Due to the limited number of patients and trials, and significant differences between the included trials, the conclusion may be weak. There was insufficient high quality evidence to determine whether or not knee length and thigh length graduated compression stockings differed in their effectiveness in terms of reducing the incidence of DVT in hospitalised patients. The majority of patients analysed in this review also received heparin and physiotherapy, along with the use of either knee length or thigh length stockings. A major multicentre RCT is required. In the meantime, the decision on which type of stocking to use in clinical practice is likely to be influenced by factors such as patient compliance, ease of use and cost implications.
This review found that there is insufficient high quality evidence to determine whether or not KL and TL GCS differ in their effectiveness in terms of reducing the incidence of deep vein thrombosis (DVT) in hospitalised patients. A major multicentre RCT is required to address this issue. In the meantime, the decision on which type of stocking to use in clinical practice is likely to be influenced by factors such as patient compliance, ease of use and cost implications.
Graduated compression stockings (GCS) are a valuable means of thromboprophylaxis in hospitalised postoperative surgical patients. But it is still unclear whether knee length graduated compression stockings (KL) or thigh length (TL) stockings are more effective.
The aim of this review was to systematically analyse the randomised, controlled trials that have evaluated the effectiveness of KL versus TL GCS as a thromboprophylaxis tool in hospitalised patients undergoing various types of surgery.
The Cochrane Peripheral Vascular Diseases Group Trials Search Co-ordinator searched the Specialised Register (last searched February 2012) and CENTRAL (2012, Issue 1).

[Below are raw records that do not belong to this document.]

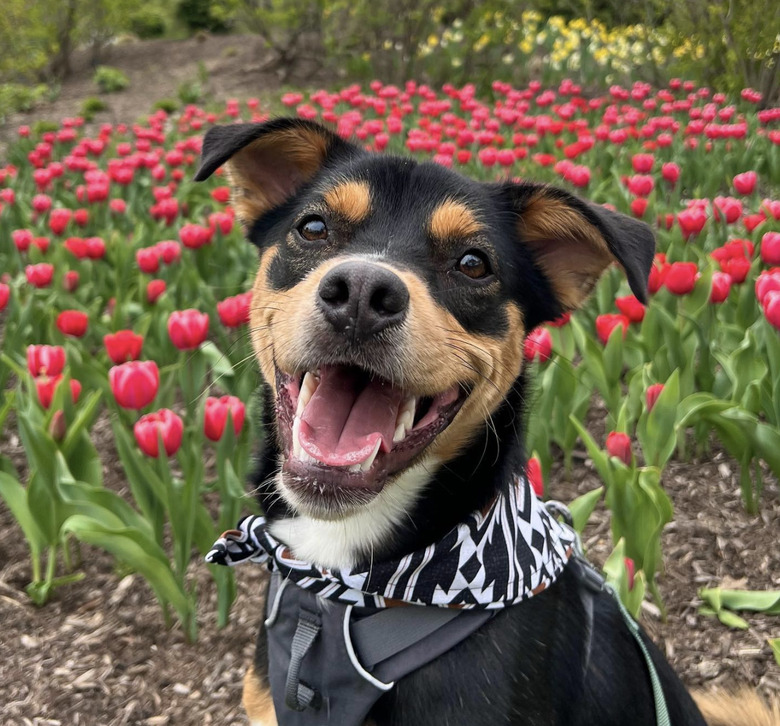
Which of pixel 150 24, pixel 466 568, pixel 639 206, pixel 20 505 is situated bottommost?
pixel 150 24

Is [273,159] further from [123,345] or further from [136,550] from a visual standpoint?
[136,550]

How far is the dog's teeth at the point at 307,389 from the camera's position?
197 cm

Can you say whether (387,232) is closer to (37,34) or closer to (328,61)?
(328,61)

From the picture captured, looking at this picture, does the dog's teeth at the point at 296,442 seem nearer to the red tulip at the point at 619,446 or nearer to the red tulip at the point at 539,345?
the red tulip at the point at 539,345

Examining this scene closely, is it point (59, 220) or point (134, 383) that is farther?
point (59, 220)

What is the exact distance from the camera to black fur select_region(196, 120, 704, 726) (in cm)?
177

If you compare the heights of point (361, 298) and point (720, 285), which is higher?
point (361, 298)

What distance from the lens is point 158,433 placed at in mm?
2631

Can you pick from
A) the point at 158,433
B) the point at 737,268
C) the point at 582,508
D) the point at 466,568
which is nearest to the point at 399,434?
the point at 466,568

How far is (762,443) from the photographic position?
9.93ft

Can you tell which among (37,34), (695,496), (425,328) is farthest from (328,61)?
(425,328)

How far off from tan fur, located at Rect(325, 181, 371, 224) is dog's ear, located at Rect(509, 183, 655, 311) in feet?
1.63

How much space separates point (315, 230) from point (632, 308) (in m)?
2.15

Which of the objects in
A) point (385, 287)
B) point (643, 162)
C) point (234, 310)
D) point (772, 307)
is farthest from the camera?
point (643, 162)
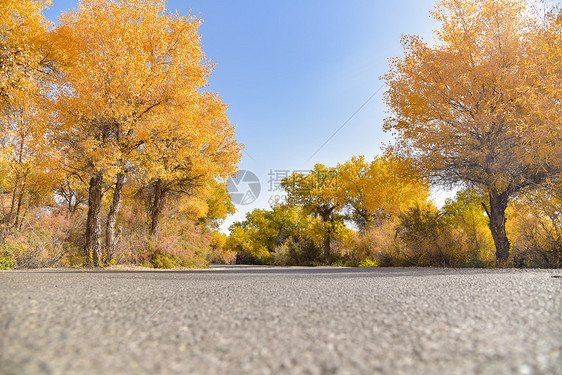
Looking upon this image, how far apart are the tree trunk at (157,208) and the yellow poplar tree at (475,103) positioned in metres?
9.76

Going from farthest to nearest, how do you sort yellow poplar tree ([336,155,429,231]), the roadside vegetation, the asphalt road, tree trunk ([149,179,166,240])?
yellow poplar tree ([336,155,429,231])
tree trunk ([149,179,166,240])
the roadside vegetation
the asphalt road

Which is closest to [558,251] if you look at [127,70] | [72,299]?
[72,299]

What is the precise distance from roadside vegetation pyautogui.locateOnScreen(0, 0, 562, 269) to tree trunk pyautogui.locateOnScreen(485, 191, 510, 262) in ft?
0.20

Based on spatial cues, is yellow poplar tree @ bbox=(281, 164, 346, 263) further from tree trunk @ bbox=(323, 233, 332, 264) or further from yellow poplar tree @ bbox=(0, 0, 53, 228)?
yellow poplar tree @ bbox=(0, 0, 53, 228)

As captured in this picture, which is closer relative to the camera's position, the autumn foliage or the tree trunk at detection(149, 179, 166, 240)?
the autumn foliage

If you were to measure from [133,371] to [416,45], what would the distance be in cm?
1296

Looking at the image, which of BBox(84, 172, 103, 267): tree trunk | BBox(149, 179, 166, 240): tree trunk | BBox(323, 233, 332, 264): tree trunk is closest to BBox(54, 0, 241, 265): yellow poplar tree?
BBox(84, 172, 103, 267): tree trunk

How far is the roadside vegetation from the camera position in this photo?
8.23 metres

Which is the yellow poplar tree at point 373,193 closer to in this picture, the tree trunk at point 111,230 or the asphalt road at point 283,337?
the tree trunk at point 111,230

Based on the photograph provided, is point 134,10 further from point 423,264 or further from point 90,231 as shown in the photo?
point 423,264

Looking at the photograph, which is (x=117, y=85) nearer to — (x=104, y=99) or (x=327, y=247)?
(x=104, y=99)

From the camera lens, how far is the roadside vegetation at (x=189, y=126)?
8227 mm

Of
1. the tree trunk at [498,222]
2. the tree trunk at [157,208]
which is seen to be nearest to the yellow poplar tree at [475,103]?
the tree trunk at [498,222]

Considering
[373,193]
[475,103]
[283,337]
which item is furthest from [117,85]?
[373,193]
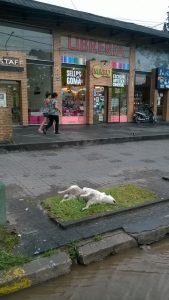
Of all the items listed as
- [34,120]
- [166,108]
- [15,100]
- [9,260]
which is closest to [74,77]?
[34,120]

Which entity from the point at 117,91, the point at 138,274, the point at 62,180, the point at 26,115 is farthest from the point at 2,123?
the point at 117,91

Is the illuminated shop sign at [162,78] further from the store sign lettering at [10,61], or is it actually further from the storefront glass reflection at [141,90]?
the store sign lettering at [10,61]

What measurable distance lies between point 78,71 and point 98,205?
1338 cm

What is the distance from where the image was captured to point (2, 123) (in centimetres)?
1023

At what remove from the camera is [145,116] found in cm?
2047

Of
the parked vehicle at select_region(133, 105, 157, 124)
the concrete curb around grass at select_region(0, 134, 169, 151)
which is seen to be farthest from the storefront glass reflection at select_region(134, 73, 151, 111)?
the concrete curb around grass at select_region(0, 134, 169, 151)

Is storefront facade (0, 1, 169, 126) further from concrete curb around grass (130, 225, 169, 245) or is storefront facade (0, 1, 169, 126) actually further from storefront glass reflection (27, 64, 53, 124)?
concrete curb around grass (130, 225, 169, 245)

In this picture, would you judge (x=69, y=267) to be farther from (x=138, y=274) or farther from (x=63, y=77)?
(x=63, y=77)

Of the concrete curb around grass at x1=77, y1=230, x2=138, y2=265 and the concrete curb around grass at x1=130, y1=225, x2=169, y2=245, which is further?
the concrete curb around grass at x1=130, y1=225, x2=169, y2=245

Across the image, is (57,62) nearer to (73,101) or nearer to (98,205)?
(73,101)

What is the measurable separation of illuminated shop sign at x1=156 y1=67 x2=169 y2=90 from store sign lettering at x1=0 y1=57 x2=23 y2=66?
9.91m

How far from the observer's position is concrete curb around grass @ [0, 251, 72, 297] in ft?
11.2

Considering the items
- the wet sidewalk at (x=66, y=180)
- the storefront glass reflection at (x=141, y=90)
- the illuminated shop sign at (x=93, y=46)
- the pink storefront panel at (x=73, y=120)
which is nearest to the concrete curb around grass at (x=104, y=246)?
the wet sidewalk at (x=66, y=180)

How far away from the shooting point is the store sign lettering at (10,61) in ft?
47.5
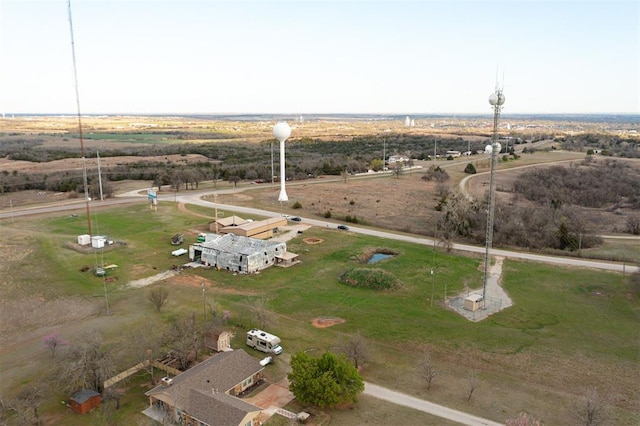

The authors searched MEDLINE and EMBASE (until 27 February 2012) and they also searched the reference lists of relevant articles to identify additional trials.
Randomised controlled trials published in any language on KL versus TL GCS used as a thromboprophylaxis tool in hospitalised patients of any age and either gender.
Data extraction was undertaken independently by two review authors using data extraction sheets and confirmed by the third review author.
Three studies, with a combined total of 496 patients, matched the inclusion criteria for this review. All three included studies evaluated the role of KL and TL in thromboprophylaxis among a group of postoperative patients. These studies showed no significant difference in the ability of the two modalities of leg compression to reduce the incidence of deep vein thrombosis in postoperative patients. In both the fixed-effect model (odds ratio (OR) 1.55, 95% confidence interval (CI) 0.78 to 3.07, P = 0.21) and random-effects model (OR 1.32, 95% CI 0.43 to 4.06, P = 0.63) KL graduated compression stockings were as effective as TL stockings in thromboprophylaxis. However, there was significant heterogeneity (Tau2 = 0.50; Chi2 = 4.12, df = 2 (P = 0.13); I2 = 51%) among trials. Results of this review may be considered weak because there was significant heterogeneity among included trials resulting from inadequate randomisation techniques, allocation concealment, power calculations and the absence of intention-to-treat analysis.